(begin)

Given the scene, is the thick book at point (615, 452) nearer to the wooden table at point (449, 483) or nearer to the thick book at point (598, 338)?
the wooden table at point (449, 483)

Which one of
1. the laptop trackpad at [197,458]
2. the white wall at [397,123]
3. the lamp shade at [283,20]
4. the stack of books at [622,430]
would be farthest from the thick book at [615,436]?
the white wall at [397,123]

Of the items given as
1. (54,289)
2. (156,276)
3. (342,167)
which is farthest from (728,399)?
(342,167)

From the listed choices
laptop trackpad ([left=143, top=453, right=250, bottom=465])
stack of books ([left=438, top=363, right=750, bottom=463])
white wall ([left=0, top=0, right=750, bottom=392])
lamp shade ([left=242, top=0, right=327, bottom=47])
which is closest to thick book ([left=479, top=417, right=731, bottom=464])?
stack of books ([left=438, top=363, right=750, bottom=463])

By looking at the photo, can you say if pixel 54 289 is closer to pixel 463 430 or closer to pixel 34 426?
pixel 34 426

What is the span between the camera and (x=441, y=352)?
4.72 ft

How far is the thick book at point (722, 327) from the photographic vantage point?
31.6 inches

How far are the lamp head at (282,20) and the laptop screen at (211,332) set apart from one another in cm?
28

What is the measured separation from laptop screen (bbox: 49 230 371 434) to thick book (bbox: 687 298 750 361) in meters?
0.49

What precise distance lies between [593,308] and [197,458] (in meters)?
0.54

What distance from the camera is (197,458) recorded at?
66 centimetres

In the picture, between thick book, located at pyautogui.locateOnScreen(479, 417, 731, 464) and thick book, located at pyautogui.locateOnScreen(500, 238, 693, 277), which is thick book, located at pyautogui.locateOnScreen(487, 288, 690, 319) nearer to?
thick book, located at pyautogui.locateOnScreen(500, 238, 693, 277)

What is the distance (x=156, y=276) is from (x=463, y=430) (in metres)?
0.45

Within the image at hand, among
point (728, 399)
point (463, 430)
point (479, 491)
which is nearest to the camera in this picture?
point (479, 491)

(end)

### PROBLEM DESCRIPTION
Can you transcribe the records word for word, starting at the line containing "What is the span" and continuing through the final line of the records, with both of those lines included?

### FULL SOLUTION
What is the span between the camera and (x=441, y=352)?
4.72 ft

How far is the thick book at point (722, 327) from the photographic vantage point?
31.6 inches

How far are the lamp head at (282,20) and the laptop screen at (211,332) set apart from one another in cm?
28

What is the measured separation from laptop screen (bbox: 49 230 371 434) to thick book (bbox: 687 298 750 361) in meters?
0.49

What precise distance lies between [593,308] and [197,458] (in meters)?
0.54

What distance from the camera is (197,458) recorded at?
66 centimetres

In the picture, between thick book, located at pyautogui.locateOnScreen(479, 417, 731, 464) and thick book, located at pyautogui.locateOnScreen(500, 238, 693, 277), which is thick book, located at pyautogui.locateOnScreen(487, 288, 690, 319) nearer to?
thick book, located at pyautogui.locateOnScreen(500, 238, 693, 277)

What is the distance (x=156, y=276) is from (x=463, y=430) (in metres)?
0.45

Within the image at hand, among
point (728, 399)
point (463, 430)
point (479, 491)
which is nearest to the camera in this picture?
point (479, 491)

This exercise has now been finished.